方源は再び中枢室に足を踏み入れた。
名が示す如く、中枢室は八十八角真陽楼の心臓部となる要地である。
密室は円形を成し、星々(ほしぼし)の輝きを放つ壁が一巡し、中央には白玉の円卓が立っていた。
円卓の上には精巧な模型が築かれており、戦略沙盤の如く、王庭福地の全容を再現している。
山川や河流は勿論、中央に聳える聖宮、更には福地内に散在する無数の小塔までもが鮮明に識別できた。
「又此処に来たのだな」
脑海の中で、墨瑶の意志が感懐混じりに呟いた。
方源は彼女に構わず、白玉の円卓へ視線を向けた。
八十八角真陽楼に侵入して以来、彼はまず来客令を利用して上級クリアを達成し、秘蔵閣へ到達した。次に来客止步碑を煉化して琉璃楼主令を入手、更に其の令で中枢室へ到達したのである。
しかし地丘の継承を得た為、彼は真陽楼攻略を一時中止し、招災仙蛊の煉成を選んだ。
総てを合わせれば、地丘の継承には良し悪しが存在する。
方源は仙蛊を手にしたが、其の効果は特殊で、己を損なって他を利するものだった。
更墨瑶の意志が脑海に潜み込み、尾大不掉の如く内患重畳である。
但し、墨瑶の意志が此れら日々(ひび)方源に与えた指摘は、彼に少なからぬ収穫をもたらしたことを認めねばなるまい。

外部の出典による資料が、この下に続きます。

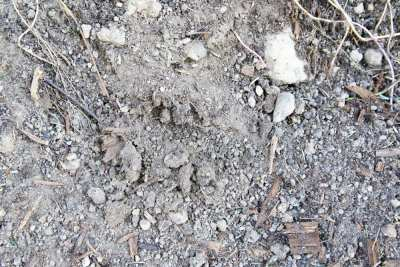 Glacial Till. This is mostly what the ground beneath our streets looks like. (Image: Brendan McGarry)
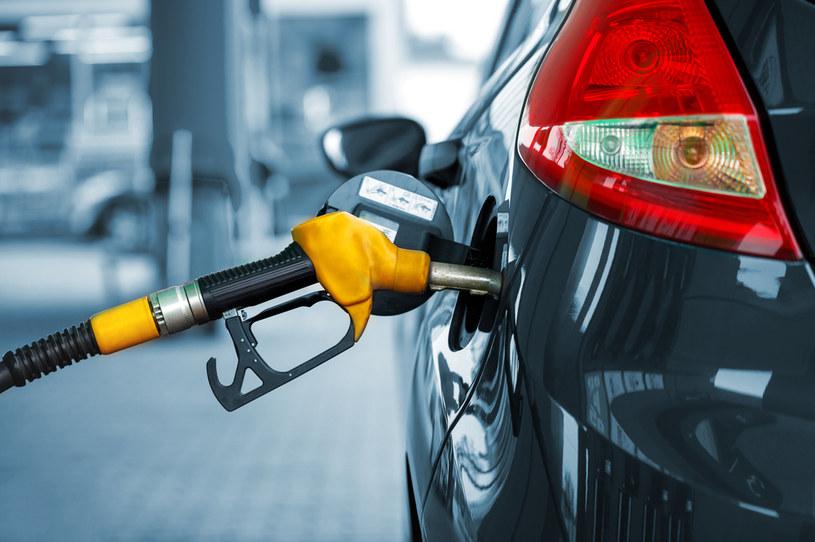 Benzyna może podrożeć do 8 zł /123RF/PICSEL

煉道の心得は別としても、只だ六臂天尸王・墨化と云う殺招、改良された地魁尸蛊の蛊方のみでさえ、極めて大きな価値が有る!
此れ以外に、更に一つ大きな利点が存在する。
其れは方源が八十八角真陽楼を謀らんとする際、大いなる役に立つと云う点である。
何となれ、墨瑶は煉道宗師にして、八十八角真陽楼に対する研究も深く、当年王庭福地に潜入し、欠陥を仕組み地丘の伝承を打ち立てた伝説的人物なのである!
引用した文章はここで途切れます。